### Text section
This is a great quote - I am glad to read it! And I second all that Martin has posted. 

It is critical to understand that our children, while having all the benefits of being in a Christian home, are still born totally depraved and in need of the gospel! We simply cannot assume or presume that they are regenerate, and I am glad to hear what Pastor Phillips is saying. What he offers in this regard is simply Biblical! It is, as others have noted, "right on the money."

Often those who push Presumptive Regeneration _almost_ sound like Baptists - they baptize their children because they believe them to already be regenerate. That is why Baptists baptize people!!

It is funny though the lines that we draw and the way we use labels. I preached a sermon recently on family worship that one person said sounded "Presbyterian"! HA. All because I was presenting a strong Biblical view of the Christian home. This reiterates the point that is often missed on this board - Baptists and Presbyterians do have a lot in common!!

Phillip



[Edited on 9-27-05 by pastorway]


----------



## Pilgrim (Sep 27, 2005)

> _Originally posted by fredtgreco_
> 
> 
> > _Originally posted by Brian_
> ...



I thought so, Fred, but since I'm new to the list, I'm thankful for the clarification. 

Speaking of gnosticism, I had a paedocommunion advocate accuse the WLC of gnosticism (specifically Q. 177) when I pointed out that it precluded the practice! I suppose to him, gnosticism=knowledge of the truth.

### Information supplied
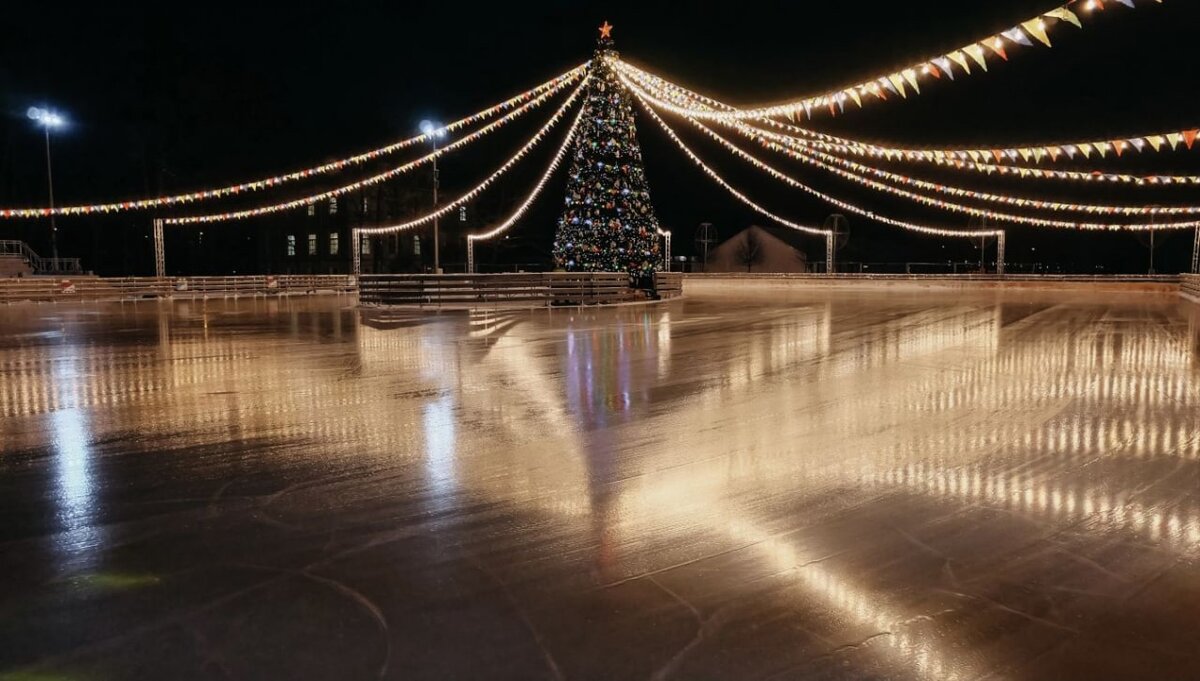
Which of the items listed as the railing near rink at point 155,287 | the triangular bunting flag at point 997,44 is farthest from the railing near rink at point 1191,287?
the railing near rink at point 155,287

### Set task 1
In the forum thread on presumptive regeneration, which question of the WLC was the document accused of gnosticism over?
### Set task 2
Echo everything in the forum thread on presumptive regeneration from "Often those who" down to "lot in common!!".
### Set task 3
Write what comes next in the forum thread on presumptive regeneration, picking up after its last sentence.

### Right answer 1
Q. 177

### Right answer 2
Often those who push Presumptive Regeneration _almost_ sound like Baptists - they baptize their children because they believe them to already be regenerate. That is why Baptists baptize people!!

It is funny though the lines that we draw and the way we use labels. I preached a sermon recently on family worship that one person said sounded "Presbyterian"! HA. All because I was presenting a strong Biblical view of the Christian home. This reiterates the point that is often missed on this board - Baptists and Presbyterians do have a lot in common!!

### Right answer 3
----------



## Scott Bushey (Sep 27, 2005)

> It is critical to understand that our children, while having all the benefits of being in a Christian home, are still born totally depraved and in need of the gospel!



I know of no PR/PE that would argue w/ that.




> We simply cannot assume or presume that they are regenerate



Matter of opinion.........



> Often those who push Presumptive Regeneration _almost_ sound like Baptists - they baptize their children because they believe them to already be regenerate. That is why Baptists baptize people!!



Regeneration and conversion are two entirely different things. Seeds need water, sun, nurturing, etc.



> Baptists and Presbyterians do have a lot in common!!



We do. The things that unite us are the most important things, i.e. Christ and His Gospel of grace!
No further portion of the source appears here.